[Opening Given passage section]

Published on 12:00 AM, January 14, 2021

Their request went unheeded for 47 years!

As if they are participants in an extreme sport, women in this recent photo are taking extreme risks while testing their balancing skills to cross the rundown bamboo bridge on the Gogalichhara river in Joychondi union of Moulvibazar’s Kulaura upazila. Photo: Mintu Deshwara

Before every public election in Joychondi union of Kulaura upazila over the last 47 years, many contenders made the promise.

But after the elections were over, none of the winners lived up to the promise of replacing the makeshift bamboo bridge, over the Gogalichhara river, with a proper concrete one.

The 30-metre-long rickety bridge is the only means of communications with the upazila headquarters for around 12 thousand inhabitants of Abutalipur, Mithupur, Rampasha and Begmanpur villages in Joychondi union.

With no more than a metre in width and without any handrail on its sides, the bridge becomes extremely risky especially during the monsoon when its uneven platform gets slippery and the rising current below flows with an enormous force.  

During a visit recently, villagers including children, women and the elderly were seen risking their lives while passing each other on the narrow rundown bridge.  

Abutalipur village resident Bashir Mia, aged 60, said, "We've been suffering for the last 47 years, since I was a child."

He also said the villagers turned in petitions for a bridge on numerous occasions to offices concerned in the union as well as in the upazila, but their appeal has gone unheeded all these years.

[Closing Given passage section]

■ Work instructions
Render this sentence from the bamboo bridge article in Spanish: "The 30-metre-long rickety bridge is the only means of communications with the upazila headquarters for around 12 thousand inhabitants of Abutalipur, Mithupur, Rampasha and Begmanpur villages in Joychondi union." The listing is separate material and has no connection to the article about the bamboo bridge.

[Opening Supplied records section]

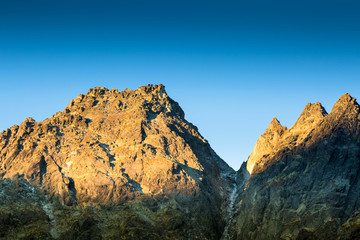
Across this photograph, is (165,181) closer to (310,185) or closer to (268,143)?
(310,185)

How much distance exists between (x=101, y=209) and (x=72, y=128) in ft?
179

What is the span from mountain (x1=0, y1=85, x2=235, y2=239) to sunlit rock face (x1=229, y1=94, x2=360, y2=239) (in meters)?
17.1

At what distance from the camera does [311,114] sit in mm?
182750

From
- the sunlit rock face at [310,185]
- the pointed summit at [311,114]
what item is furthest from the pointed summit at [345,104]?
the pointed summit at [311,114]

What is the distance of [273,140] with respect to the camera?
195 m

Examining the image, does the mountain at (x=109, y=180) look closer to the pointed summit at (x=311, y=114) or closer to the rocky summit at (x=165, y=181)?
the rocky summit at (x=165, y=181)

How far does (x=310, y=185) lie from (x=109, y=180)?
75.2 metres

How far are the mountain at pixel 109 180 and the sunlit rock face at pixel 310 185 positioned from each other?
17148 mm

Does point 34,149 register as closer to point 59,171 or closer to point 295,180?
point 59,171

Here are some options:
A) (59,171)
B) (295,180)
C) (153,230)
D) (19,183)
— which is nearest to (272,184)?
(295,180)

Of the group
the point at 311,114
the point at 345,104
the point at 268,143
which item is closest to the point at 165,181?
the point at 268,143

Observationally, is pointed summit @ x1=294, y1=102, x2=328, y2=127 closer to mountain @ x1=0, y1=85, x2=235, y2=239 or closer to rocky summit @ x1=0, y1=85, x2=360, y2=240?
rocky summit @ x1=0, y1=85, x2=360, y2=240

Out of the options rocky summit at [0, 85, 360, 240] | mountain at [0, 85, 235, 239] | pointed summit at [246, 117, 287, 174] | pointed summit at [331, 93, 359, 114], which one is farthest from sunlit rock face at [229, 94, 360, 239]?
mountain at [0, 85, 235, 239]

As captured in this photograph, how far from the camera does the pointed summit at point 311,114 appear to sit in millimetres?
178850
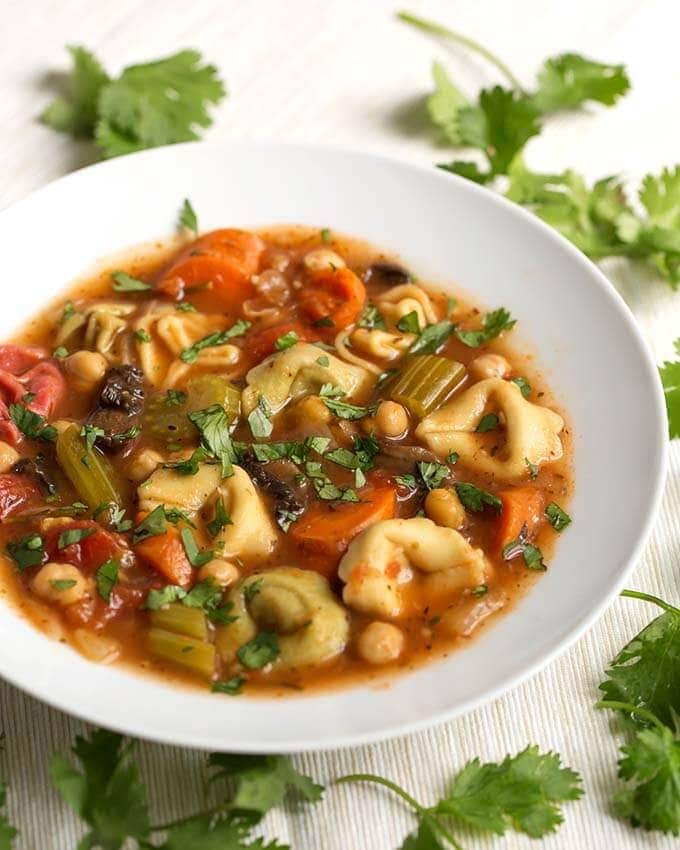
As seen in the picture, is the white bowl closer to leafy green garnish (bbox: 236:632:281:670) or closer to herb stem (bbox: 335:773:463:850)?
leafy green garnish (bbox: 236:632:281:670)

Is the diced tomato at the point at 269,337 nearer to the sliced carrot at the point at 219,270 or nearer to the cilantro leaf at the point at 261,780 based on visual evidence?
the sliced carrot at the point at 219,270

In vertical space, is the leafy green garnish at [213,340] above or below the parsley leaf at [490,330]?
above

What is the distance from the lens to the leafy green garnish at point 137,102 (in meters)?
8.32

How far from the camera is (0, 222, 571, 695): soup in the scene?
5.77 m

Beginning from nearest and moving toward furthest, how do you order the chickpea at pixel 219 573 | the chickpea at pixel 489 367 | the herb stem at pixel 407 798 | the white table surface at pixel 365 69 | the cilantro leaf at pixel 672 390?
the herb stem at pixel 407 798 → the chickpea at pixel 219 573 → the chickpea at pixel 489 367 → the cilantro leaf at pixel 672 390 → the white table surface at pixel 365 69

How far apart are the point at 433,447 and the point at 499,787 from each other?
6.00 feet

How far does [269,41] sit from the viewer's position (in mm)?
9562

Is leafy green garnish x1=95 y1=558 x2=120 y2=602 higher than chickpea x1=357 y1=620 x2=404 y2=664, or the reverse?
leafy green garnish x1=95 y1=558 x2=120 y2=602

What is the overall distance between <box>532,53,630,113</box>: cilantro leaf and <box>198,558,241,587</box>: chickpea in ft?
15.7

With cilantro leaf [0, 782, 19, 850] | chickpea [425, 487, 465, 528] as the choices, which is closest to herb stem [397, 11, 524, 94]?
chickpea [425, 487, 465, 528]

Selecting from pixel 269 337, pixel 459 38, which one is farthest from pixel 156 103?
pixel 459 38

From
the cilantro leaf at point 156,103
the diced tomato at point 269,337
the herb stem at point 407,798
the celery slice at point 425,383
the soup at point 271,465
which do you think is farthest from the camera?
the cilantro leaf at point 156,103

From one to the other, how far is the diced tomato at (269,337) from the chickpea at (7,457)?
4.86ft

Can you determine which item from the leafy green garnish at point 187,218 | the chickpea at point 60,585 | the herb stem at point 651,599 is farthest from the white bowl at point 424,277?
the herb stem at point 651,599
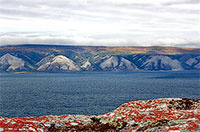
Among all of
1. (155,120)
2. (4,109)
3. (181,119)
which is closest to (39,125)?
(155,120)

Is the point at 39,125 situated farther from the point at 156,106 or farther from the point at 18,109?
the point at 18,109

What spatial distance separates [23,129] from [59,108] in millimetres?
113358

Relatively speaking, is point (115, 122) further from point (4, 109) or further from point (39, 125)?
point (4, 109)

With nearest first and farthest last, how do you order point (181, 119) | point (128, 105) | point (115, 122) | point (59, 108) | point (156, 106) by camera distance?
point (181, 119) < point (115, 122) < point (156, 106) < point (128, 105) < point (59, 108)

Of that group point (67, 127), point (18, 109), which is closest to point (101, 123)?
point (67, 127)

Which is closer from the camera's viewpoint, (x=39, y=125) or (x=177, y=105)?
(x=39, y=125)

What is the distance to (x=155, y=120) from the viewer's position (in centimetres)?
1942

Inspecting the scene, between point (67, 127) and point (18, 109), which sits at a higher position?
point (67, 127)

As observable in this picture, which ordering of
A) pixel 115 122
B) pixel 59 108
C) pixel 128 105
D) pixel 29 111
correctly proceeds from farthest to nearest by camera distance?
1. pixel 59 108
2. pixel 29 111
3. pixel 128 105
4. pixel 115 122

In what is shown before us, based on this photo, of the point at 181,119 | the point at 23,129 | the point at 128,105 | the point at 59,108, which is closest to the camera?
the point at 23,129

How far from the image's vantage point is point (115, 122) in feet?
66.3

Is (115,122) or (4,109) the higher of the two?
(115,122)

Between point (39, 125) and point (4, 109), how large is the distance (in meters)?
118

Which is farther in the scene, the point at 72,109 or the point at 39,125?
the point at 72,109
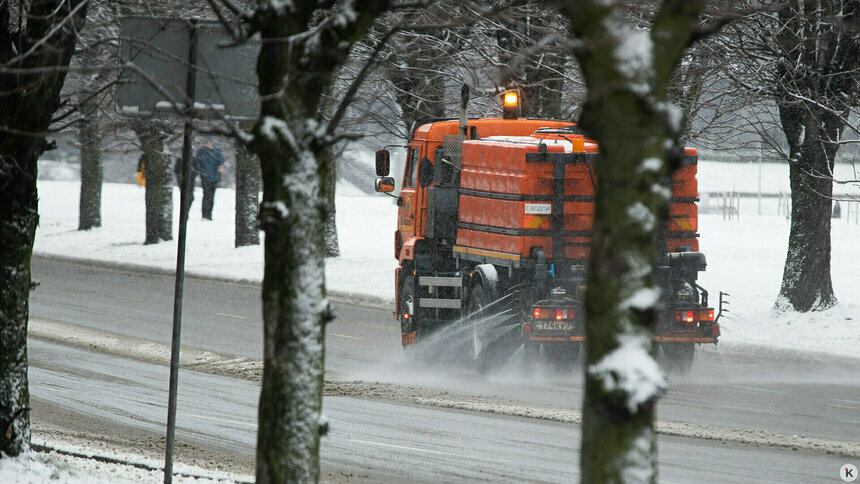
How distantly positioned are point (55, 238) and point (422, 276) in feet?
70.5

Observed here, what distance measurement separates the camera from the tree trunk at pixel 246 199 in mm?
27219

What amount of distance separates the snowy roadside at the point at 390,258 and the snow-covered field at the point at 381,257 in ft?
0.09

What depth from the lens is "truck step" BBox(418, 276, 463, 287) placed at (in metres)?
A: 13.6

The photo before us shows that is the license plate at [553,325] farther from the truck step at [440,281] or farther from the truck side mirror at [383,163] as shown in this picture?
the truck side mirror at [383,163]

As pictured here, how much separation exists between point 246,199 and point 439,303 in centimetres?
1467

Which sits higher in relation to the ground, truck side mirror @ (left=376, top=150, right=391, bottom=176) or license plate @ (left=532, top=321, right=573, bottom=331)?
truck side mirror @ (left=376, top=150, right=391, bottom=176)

[Closing Supplied records section]

■ Response
El desvencijado puente de 30 metros de largo es el único medio de comunicación con la sede del upazila para unos 12 mil habitantes de las aldeas de Abutalipur, Mithupur, Rampasha y Begmanpur, en la unión de Joychondi.